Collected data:
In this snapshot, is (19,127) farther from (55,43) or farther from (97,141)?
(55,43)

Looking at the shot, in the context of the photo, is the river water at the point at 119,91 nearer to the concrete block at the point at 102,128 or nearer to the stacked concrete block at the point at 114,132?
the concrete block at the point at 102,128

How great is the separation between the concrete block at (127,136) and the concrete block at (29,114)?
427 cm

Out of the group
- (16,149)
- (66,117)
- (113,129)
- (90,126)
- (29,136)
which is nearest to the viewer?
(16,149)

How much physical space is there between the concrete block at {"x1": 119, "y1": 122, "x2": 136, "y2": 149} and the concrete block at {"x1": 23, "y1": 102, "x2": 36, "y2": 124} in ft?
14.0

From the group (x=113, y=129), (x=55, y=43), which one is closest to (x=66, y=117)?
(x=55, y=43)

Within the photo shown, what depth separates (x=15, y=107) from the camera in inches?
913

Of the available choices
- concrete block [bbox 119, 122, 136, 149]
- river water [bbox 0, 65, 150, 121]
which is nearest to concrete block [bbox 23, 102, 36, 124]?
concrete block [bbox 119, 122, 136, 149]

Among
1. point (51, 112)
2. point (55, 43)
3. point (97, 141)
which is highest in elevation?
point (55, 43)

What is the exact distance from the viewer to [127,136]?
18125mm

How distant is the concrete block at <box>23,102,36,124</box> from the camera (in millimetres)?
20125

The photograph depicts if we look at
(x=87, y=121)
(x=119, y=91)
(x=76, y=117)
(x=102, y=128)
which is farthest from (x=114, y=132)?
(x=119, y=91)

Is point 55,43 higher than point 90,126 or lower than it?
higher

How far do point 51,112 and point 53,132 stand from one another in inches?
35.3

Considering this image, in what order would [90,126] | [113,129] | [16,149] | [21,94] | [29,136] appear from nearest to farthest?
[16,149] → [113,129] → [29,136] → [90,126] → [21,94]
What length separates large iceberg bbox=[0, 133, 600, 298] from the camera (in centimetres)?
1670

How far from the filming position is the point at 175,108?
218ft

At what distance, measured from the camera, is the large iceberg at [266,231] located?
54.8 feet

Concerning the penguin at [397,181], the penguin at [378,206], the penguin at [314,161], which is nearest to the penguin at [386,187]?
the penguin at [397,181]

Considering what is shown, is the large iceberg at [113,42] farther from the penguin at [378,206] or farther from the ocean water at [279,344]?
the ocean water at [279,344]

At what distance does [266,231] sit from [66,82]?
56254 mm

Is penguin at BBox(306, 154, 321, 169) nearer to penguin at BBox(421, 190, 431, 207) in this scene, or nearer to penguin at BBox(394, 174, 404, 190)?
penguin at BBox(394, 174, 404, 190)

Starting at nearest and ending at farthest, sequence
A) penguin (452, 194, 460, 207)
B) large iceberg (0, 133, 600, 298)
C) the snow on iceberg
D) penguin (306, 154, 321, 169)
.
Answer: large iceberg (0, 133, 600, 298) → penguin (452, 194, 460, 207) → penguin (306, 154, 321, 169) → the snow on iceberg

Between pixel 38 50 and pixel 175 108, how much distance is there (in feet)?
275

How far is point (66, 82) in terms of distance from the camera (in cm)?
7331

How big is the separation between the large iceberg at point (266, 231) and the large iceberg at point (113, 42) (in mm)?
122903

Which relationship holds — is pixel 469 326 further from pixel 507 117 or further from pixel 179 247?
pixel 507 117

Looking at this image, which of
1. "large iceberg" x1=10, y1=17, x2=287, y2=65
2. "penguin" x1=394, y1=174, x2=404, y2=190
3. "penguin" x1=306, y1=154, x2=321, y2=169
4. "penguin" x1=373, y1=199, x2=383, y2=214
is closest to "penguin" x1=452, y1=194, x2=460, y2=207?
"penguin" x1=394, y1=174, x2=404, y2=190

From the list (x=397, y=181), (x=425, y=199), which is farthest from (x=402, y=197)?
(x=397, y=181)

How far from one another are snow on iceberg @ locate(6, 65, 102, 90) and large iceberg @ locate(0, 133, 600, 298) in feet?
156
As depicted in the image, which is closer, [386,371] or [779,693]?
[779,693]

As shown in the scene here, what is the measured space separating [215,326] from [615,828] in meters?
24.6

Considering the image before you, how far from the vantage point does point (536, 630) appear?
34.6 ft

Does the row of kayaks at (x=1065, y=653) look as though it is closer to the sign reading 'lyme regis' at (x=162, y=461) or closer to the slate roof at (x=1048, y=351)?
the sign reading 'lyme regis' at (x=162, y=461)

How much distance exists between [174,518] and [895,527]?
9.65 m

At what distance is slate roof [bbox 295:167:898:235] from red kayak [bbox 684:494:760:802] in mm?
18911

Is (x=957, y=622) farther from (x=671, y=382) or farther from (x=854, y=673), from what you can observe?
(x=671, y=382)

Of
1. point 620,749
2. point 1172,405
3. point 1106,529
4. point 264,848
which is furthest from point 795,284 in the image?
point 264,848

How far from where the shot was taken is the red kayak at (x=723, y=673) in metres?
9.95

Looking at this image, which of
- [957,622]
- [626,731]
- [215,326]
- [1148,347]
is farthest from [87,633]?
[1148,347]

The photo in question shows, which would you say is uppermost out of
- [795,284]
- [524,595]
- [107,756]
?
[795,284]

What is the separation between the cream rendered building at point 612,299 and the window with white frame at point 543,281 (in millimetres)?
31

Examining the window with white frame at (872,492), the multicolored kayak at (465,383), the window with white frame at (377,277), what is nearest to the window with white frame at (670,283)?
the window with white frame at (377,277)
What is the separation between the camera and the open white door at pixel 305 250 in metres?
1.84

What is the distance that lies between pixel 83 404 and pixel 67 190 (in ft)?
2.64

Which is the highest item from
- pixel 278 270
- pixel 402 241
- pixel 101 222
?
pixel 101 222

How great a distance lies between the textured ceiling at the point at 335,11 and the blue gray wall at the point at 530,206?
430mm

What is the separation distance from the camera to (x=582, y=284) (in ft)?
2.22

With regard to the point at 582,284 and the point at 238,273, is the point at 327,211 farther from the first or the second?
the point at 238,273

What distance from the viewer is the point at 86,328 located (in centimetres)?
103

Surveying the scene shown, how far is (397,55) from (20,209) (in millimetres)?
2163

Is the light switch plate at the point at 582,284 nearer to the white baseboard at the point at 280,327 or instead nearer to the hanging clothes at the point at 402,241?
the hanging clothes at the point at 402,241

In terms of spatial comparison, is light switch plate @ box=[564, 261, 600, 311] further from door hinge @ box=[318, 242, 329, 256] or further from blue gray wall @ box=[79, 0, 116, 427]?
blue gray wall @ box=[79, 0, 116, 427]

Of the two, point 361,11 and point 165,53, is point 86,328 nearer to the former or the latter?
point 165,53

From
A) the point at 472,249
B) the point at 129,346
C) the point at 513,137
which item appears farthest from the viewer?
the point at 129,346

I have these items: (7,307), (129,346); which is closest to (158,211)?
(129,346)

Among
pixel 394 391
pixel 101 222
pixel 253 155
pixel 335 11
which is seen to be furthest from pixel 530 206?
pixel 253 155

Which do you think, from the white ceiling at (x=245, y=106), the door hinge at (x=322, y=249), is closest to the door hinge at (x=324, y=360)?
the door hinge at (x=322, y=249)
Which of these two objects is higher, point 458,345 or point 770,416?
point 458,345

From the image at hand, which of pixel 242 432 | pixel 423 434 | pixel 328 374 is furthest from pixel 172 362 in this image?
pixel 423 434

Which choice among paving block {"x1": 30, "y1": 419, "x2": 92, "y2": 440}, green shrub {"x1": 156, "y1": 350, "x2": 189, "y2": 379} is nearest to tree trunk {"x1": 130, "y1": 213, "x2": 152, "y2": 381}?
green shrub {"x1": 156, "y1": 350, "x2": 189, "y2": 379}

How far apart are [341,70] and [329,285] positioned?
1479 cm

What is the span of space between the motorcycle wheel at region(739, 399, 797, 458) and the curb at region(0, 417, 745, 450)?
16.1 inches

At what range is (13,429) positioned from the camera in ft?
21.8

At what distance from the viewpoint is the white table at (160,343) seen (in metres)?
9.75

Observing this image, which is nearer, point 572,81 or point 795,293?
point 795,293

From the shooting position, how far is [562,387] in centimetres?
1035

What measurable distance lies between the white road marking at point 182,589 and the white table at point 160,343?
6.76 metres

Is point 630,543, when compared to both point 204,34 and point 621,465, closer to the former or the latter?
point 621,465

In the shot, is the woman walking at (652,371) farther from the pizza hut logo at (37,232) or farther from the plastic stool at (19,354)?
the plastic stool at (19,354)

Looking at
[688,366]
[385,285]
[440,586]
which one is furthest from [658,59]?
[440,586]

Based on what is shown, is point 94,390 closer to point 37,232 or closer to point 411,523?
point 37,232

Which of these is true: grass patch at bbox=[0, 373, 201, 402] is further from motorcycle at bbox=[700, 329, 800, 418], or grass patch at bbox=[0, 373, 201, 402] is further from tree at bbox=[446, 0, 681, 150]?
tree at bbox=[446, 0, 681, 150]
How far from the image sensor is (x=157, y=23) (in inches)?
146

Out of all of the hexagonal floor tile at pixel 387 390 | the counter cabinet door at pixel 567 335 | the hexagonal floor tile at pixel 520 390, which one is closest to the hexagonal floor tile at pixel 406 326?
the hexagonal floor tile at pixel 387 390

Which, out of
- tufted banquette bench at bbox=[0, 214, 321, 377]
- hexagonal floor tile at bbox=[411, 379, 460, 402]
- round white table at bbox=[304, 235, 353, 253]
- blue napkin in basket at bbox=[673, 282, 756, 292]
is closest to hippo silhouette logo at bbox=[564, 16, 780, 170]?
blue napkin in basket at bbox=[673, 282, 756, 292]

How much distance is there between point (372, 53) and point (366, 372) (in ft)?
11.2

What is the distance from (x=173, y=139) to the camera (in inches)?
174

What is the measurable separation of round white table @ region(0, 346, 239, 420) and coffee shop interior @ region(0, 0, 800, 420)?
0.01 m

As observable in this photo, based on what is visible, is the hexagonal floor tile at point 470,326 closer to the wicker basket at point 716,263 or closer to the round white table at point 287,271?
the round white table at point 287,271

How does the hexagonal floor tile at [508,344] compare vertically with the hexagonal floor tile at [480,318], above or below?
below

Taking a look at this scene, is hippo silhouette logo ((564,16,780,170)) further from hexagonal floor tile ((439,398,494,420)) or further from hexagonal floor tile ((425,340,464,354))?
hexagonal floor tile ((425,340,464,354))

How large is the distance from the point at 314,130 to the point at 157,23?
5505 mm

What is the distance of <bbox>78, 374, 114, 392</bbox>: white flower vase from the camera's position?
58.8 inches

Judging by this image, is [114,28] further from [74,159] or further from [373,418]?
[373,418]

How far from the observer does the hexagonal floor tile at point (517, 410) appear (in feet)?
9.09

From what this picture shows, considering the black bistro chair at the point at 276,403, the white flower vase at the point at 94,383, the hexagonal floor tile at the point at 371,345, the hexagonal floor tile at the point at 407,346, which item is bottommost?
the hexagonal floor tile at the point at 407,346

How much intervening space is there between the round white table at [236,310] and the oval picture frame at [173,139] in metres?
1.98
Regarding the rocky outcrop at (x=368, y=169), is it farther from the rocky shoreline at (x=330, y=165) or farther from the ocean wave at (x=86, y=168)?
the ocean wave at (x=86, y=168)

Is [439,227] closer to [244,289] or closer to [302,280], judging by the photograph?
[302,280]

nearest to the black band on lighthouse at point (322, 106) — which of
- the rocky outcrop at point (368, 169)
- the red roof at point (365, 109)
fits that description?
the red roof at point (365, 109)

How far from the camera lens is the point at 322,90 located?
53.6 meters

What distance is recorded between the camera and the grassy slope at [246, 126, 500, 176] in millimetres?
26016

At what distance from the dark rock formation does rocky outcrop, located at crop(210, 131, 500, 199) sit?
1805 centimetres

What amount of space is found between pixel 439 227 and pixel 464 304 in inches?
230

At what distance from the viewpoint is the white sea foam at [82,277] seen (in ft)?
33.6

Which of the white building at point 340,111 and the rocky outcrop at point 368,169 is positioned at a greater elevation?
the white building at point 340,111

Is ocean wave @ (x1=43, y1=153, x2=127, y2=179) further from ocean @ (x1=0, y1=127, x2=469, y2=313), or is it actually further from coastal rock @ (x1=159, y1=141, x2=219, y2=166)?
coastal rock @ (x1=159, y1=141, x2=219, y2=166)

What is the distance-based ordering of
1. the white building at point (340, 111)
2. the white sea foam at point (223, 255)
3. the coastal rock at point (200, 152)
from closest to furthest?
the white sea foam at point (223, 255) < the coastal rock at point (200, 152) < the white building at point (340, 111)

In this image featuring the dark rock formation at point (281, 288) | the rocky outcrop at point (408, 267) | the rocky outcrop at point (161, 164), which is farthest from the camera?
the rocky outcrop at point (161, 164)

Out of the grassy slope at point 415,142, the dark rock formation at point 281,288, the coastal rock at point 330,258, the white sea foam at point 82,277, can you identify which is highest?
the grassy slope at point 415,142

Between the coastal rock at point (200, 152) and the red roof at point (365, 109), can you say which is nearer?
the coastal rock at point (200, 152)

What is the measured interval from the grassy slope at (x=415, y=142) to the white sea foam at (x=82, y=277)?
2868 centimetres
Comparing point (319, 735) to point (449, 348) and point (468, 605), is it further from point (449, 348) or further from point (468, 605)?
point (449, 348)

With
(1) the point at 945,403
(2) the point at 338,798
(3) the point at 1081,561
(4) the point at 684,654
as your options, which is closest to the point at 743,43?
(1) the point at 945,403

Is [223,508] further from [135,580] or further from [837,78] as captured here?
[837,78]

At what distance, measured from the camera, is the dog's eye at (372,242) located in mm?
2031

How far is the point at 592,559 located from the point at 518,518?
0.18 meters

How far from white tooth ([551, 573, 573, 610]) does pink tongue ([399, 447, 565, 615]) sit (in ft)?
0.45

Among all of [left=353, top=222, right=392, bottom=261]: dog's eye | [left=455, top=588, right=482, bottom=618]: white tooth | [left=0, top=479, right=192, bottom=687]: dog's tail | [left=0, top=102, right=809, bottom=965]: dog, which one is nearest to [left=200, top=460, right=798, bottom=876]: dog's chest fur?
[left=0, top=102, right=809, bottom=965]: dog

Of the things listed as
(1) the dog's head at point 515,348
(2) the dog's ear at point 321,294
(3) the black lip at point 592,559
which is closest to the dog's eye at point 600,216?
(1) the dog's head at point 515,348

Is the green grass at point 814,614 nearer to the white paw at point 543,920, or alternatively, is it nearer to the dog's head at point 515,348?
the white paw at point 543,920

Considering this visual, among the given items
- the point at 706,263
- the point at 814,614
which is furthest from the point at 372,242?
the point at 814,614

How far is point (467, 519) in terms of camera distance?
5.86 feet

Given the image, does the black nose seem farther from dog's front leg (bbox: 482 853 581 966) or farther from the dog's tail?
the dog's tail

→ Goal: Copy out every line from the one containing "Between the coastal" to the end of the material, both ends included.

→ Task answer:
Between the coastal rock at point (200, 152) and the red roof at point (365, 109), can you say which is nearer?
the coastal rock at point (200, 152)

What is the measured interval from the grassy slope at (x=415, y=142) to the white sea foam at (x=82, y=277)?
2868 centimetres
Comparing point (319, 735) to point (449, 348) and point (468, 605), is it further from point (449, 348) or further from point (468, 605)?
point (449, 348)

With
(1) the point at 945,403
(2) the point at 338,798
(3) the point at 1081,561
(4) the point at 684,654
as your options, which is closest to the point at 743,43?
(1) the point at 945,403

Is [223,508] further from [135,580] or further from [837,78] as captured here?
[837,78]

At what distance, measured from the camera, is the dog's eye at (372,242) located in mm?
2031

How far is the point at 592,559 located from the point at 518,518?
0.18 meters

How far from white tooth ([551, 573, 573, 610]) does pink tongue ([399, 447, 565, 615]) sit (in ft)?
0.45

Among all of [left=353, top=222, right=392, bottom=261]: dog's eye | [left=455, top=588, right=482, bottom=618]: white tooth | [left=0, top=479, right=192, bottom=687]: dog's tail | [left=0, top=102, right=809, bottom=965]: dog, which one is nearest to [left=200, top=460, right=798, bottom=876]: dog's chest fur?
[left=0, top=102, right=809, bottom=965]: dog

Of the things listed as
(1) the dog's head at point 515,348
(2) the dog's ear at point 321,294
(3) the black lip at point 592,559
which is closest to the dog's eye at point 600,216?
(1) the dog's head at point 515,348

Is the green grass at point 814,614 nearer to the white paw at point 543,920, or alternatively, is it nearer to the dog's head at point 515,348?
the white paw at point 543,920

Considering this visual, among the given items
- the point at 706,263
- the point at 814,614
which is furthest from the point at 372,242?
the point at 814,614

How far is point (467, 519) in terms of camera distance?
5.86 feet

Given the image, does the black nose seem farther from dog's front leg (bbox: 482 853 581 966) or farther from the dog's tail?
the dog's tail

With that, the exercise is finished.